INFORMATION section start

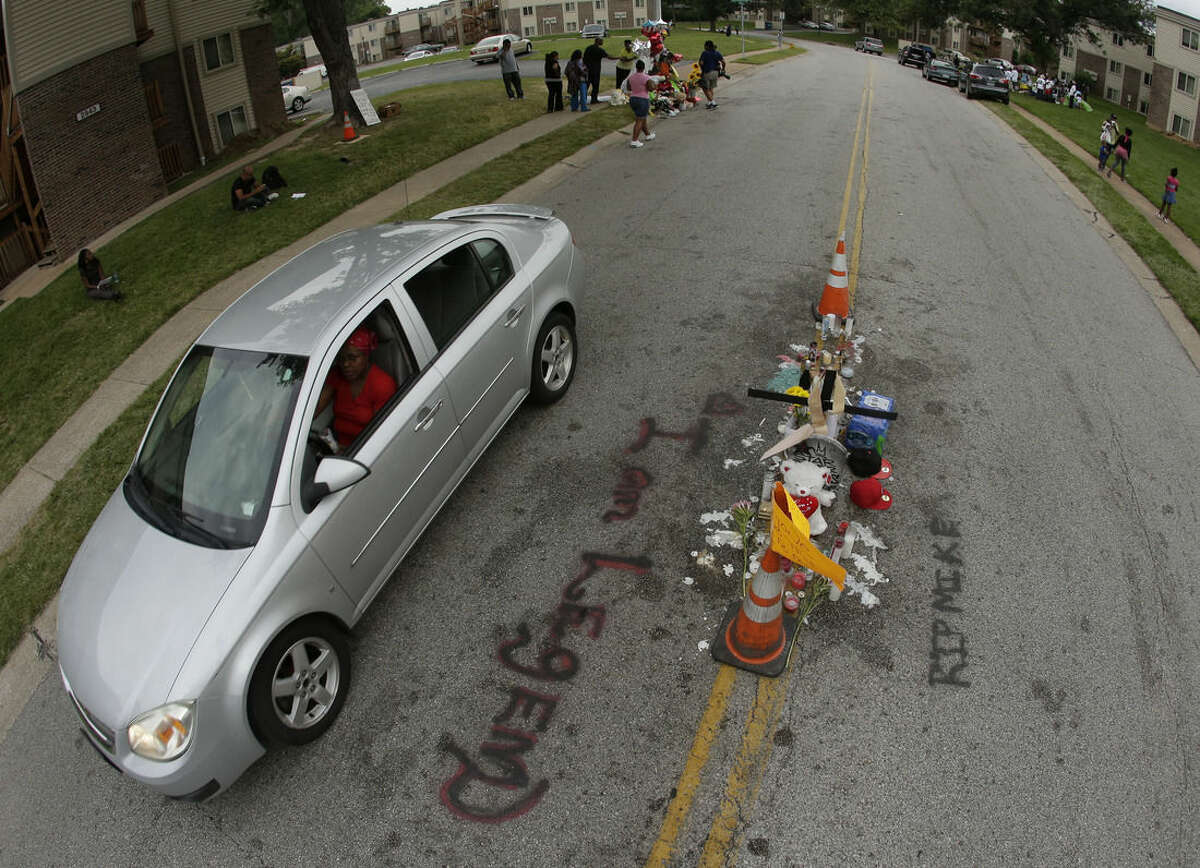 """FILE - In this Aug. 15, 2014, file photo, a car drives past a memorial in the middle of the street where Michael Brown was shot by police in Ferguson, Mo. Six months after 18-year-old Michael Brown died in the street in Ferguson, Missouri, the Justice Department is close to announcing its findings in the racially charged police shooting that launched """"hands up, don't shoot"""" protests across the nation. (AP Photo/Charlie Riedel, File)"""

INFORMATION section end
INFORMATION section start

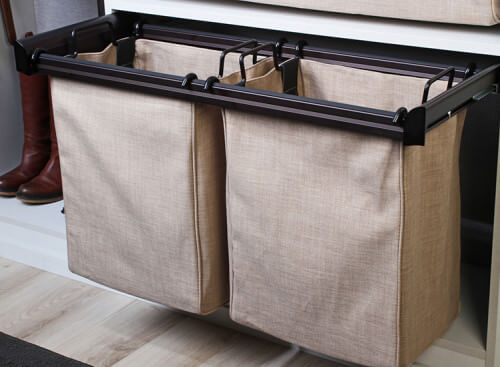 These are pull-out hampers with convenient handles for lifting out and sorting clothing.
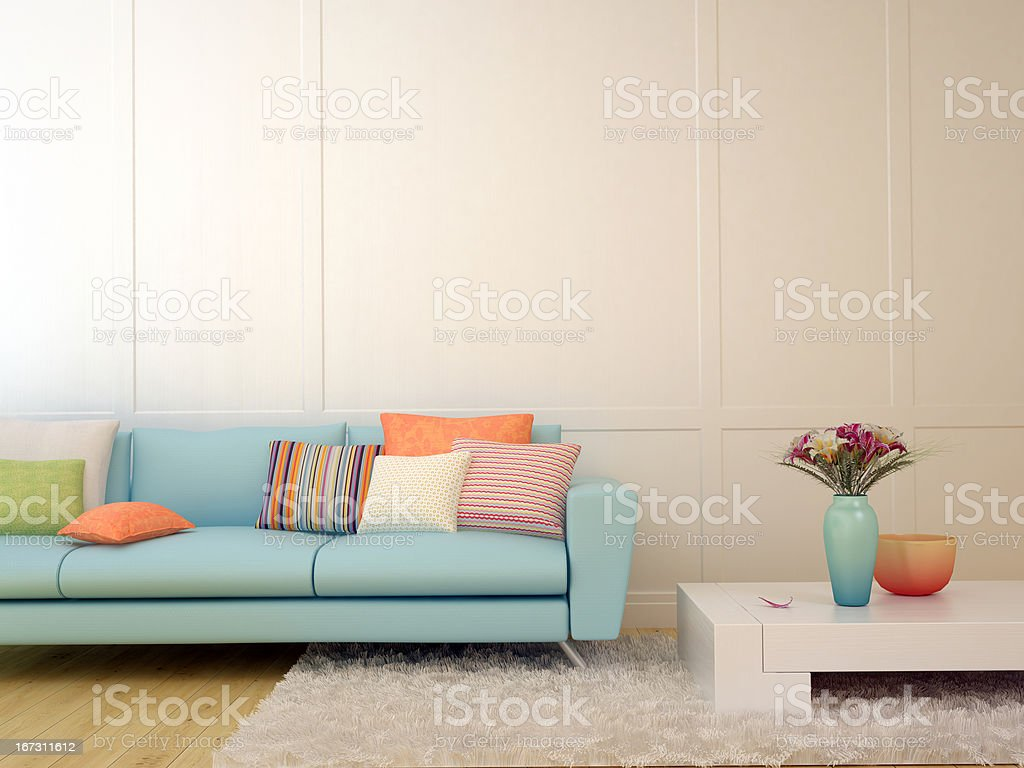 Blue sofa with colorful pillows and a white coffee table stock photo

INFORMATION section end

EXERCISE DETAILS
An exact copy is needed of the stretch above that opens with the line containing "These are pull-out" and closes with the line containing "Blue sofa with"; the pictures are not part of it.

RESULT OF THIS TASK
 These are pull-out hampers with convenient handles for lifting out and sorting clothing.
 Blue sofa with colorful pillows and a white coffee table stock photo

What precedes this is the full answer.